The Stockman shocker capped what had otherwise been a newsy day for Texas Democrats, as the party couldn't find candidates to run next year for three key judgeships -- meaning it failed to field a full slate of statewide office hopefuls despite the excitement triggered nationally by Wendy Davis' gubernatorial bid.
There was some good news for Democrats, however. Will Hailer, the party's executive director, announced that Court of Criminal Appeals Judge Lawrence Meyers was leaving the Republicans to run as a Democrat for the Texas Supreme Court. Because he's keeping his current post while running, Myers becomes the Democrats' only statewide officeholder.
Meyers did not return phone calls seeking comment. Still, the party said the 20 statewide candidates were the most it has had for any election cycle since 2002.
In all, 15 statewide offices are up for election in 2014, and both parties' March 4 primaries are now set.

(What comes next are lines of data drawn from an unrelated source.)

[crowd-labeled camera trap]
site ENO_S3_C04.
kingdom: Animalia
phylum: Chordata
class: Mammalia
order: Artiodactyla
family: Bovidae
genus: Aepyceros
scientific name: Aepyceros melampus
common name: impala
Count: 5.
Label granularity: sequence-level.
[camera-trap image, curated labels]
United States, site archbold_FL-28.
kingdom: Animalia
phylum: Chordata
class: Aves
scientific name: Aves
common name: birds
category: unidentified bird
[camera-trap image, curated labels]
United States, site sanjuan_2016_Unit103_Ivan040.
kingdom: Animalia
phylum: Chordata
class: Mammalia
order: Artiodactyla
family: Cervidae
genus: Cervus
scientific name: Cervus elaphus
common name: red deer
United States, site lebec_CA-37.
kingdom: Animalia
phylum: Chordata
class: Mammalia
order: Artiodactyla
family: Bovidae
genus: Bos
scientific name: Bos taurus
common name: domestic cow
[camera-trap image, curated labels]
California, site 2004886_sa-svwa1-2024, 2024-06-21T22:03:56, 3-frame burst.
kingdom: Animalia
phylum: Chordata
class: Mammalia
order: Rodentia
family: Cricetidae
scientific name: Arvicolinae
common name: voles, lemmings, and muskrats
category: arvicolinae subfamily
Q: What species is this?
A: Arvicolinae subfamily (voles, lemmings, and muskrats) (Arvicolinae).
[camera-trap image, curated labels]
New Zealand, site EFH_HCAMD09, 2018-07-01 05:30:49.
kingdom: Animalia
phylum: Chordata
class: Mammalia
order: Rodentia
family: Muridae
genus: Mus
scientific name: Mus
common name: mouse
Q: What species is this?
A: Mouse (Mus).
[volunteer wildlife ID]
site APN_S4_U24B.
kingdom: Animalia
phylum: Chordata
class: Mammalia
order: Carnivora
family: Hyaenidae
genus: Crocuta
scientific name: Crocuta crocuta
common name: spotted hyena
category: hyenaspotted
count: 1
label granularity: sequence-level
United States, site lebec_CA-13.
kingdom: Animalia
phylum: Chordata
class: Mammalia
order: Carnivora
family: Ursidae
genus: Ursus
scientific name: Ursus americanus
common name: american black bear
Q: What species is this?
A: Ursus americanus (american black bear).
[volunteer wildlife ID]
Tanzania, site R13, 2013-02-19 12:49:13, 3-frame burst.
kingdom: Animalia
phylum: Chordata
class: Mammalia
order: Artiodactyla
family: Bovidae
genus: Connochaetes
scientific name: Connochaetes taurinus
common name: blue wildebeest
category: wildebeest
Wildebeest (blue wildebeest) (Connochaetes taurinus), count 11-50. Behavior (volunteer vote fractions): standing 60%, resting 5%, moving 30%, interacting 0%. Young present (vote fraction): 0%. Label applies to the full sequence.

Despite Myers' switch, a Democrat hasn't won statewide office in Texas since 1994. The party said Monday night that the streak is guaranteed to continue next year in one Texas Supreme Court seat race and two of the three Court of Criminal Appeals races, because only Republican candidates filed for them.
Meyers, the longest-serving appellate judge in Texas, is challenging incumbent Republican Jeff Brown in Supreme Court Place 6.
Meanwhile, the most-watched race basically wasn't affected by Monday's deadline. Republican Attorney General Greg Abbott is running against Davis, a state senator from Fort Worth who became an overnight national political sensation for staging a 12-plus hour filibuster that temporarily blocked new restrictions on abortion from passing the Texas Legislature.
Abbott needs only to top three little-known Republicans to secure his party's nomination, and just a single, longshot Democrat is challenging Davis. Perry has decided not to seek re-election.
If no candidate wins a majority in primary races, a runoff will be held May 27. Even before Stockman, six little-known Republicans and five Democrats had field to challenge Cornyn, but he's not expected to have much trouble with any of them.